→ **Job 1**
In the message about the J-Core EMAC, which off-the-shelf FPGA board was the open source community pointed at around 2016?
→ **Job 2**
From the message about the J-Core EMAC, output the passage that opens with the words containing "If an incompatible" and closes with "in 10 years.".
→ **Job 3**
For each statement about the message on the J-Core EMAC, answer yes or no depending on whether it agrees with the message, and quote the words that settle it. (a) The ethernet implementation has not significantly changed in 10 years. (b) Ethernet support was part of the original kernel submission. (c) A gigabit phy requires a 125mhz clock speed.

→ **Excerpt**
%%
Re: [PATCH 2/3] dt-bindings: net: Add support for J-Core EMAC

From: Rob Landley
Date: Mon Aug 18 2025 - 11:10:26 EST


On 8/18/25 03:07, Krzysztof Kozlowski wrote:
On 18/08/2025 08:43, Geert Uytterhoeven wrote:

You need SoC-based compatibles. And then also rename the file to match
it.

Given how the top-most compatible of the bindings [1] of the board I am
using has "jcore,j2-soc", this driver should probably go with
"jcore,j2-emac".

But as this is an FPGA design, I don't know how widespread the use is
across other jcore derived SoCs (if any?).
I will wait for Jeff (who's design this is) to clarify on that.

PS. Too bad we already have other IP cores following the old pattern:

$ grep -r "compatible = \"jcore," bindings/ | grep -v "emac"
bindings/timer/jcore,pit.yaml: compatible = "jcore,pit";
bindings/spi/jcore,spi.txt: compatible = "jcore,spi2";
bindings/interrupt-controller/jcore,aic.yaml: compatible =
"jcore,aic2";

I would go with "jcore,emac", as it is already in use.

git grep jcore,emac

Gives me zero?

Ethernet support wasn't part of the original kernel submission, in part because we hadn't created the turtle board yet (and _still_ don't have a consumer retail arm to get them out into the world in less than triple digit lot sizes) and the off the shelf FPGA board we were pointing the open source community at circa 2016 (Numato Mimas V2) didn't include ethernet.

(Also, our internal driver had half an unfinished IEEE-1588 implementation in it, which we kept meaning to clean out for public consumption. We took a different approach to time synchronization but had never produced a clean driver for external use until Artur decided to do one, which was very nice of him.)

If an incompatible version comes up, it should use a different
(versioned?) compatible value.

Versions are allowed if they follow some documented and known vendor SoC
versioning scheme. Is this the case here?

This ethernet implementation hasn't significantly changed in 10 years.

Whenever we've needed something else we've done different I/O devices that weren't ethernet. (Even the USB 2.0 "ethernet" isn't technically ethernet, it made our board act as a USB dongle that showed up as an ethernet device to the computer it was plugged into so we could exchange data. No actual ethernetting really occurred, it's kind a like calling slip/ppp or virtio-net an ethernet interface.)

In theory gigabit phy would be a successor to this, A) no idea if they would share any code on the VHDL _or_ C side, B) that kind of phy requires 125mhz clock speed which is less cost effective in FPGA, especially now that AMD bought xilinx and doubled the prices. (We've stuck with LPDDR2 for similar reasons, although that's on the shorter term todo list to support. I mean yeah we _could_ use various FPGAs' builtin DDR3 library but we don't because we only want to use stuff we can implement ourselves in ASIC, and we need to not just test the state machine (minimum jedec clock speed 300mhz: kintex or vertex territory) but also commission the analog part of the circuit which is process-specific so you have to pick a fab to have them drawn for if you're avoiding NDAs and per-chip royalties for other people's black box libraries.
%%
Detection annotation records
%%
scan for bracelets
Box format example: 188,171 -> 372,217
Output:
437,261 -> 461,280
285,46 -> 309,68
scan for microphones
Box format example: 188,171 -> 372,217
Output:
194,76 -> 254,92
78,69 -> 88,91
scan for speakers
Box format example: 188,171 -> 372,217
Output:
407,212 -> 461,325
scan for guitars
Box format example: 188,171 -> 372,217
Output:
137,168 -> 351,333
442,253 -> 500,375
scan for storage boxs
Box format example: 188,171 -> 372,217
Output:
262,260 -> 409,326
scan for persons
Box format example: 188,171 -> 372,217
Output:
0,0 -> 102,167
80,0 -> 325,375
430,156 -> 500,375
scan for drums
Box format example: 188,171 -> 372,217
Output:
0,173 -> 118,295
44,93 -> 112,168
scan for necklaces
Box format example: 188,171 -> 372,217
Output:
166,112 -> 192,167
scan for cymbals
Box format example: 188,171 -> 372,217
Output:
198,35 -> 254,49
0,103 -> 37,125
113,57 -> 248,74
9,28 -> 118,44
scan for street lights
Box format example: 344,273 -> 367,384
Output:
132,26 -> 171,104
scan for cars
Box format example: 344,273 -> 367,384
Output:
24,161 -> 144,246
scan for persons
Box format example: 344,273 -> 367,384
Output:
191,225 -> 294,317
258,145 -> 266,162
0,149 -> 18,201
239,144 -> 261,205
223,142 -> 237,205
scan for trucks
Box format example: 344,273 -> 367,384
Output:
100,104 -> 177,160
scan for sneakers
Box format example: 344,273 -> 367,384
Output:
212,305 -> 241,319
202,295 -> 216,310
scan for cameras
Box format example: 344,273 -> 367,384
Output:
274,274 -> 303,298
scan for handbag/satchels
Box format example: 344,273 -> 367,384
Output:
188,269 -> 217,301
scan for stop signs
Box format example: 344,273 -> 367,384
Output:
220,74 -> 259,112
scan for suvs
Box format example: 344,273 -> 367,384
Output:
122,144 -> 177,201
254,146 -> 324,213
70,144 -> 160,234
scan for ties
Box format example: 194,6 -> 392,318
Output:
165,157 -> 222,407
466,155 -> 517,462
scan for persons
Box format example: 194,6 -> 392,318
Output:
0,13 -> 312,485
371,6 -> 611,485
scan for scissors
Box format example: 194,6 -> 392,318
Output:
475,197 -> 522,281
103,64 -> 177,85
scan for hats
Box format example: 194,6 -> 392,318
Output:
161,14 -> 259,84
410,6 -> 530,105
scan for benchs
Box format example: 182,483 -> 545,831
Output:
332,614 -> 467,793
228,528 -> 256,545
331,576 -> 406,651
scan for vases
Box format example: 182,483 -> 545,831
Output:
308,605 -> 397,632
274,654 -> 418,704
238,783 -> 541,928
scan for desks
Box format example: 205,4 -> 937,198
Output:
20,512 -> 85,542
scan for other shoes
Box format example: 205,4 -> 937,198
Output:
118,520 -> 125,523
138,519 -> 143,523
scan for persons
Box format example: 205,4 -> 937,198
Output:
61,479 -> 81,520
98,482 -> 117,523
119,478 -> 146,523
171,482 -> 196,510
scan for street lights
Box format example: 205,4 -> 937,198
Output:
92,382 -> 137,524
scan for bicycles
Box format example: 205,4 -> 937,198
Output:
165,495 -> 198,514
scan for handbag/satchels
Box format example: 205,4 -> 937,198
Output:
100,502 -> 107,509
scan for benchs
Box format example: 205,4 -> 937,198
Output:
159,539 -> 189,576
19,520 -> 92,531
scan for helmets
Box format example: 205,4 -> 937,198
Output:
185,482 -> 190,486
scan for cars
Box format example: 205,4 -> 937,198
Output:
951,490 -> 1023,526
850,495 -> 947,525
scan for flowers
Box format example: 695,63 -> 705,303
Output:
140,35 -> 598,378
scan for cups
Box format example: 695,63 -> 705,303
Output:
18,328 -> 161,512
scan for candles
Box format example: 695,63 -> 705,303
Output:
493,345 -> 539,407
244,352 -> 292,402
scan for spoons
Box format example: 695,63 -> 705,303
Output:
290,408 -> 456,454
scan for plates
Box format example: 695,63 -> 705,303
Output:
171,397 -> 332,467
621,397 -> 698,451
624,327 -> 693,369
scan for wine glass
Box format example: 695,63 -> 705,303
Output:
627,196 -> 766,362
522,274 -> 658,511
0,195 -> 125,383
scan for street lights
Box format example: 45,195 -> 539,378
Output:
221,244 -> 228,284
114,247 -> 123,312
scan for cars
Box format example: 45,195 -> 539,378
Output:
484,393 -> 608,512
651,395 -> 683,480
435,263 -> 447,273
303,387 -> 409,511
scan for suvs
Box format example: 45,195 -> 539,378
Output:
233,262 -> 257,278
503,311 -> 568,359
%%
→ **Answer 1**
The Numato Mimas V2.

→ **Answer 2**
If an incompatible version comes up, it should use a different
(versioned?) compatible value.

Versions are allowed if they follow some documented and known vendor SoC
versioning scheme. Is this the case here?

This ethernet implementation hasn't significantly changed in 10 years.

→ **Answer 3**
(a) Yes: "This ethernet implementation hasn't significantly changed in 10 years."
(b) No: "Ethernet support wasn't part of the original kernel submission"
(c) Yes: "that kind of phy requires 125mhz clock speed"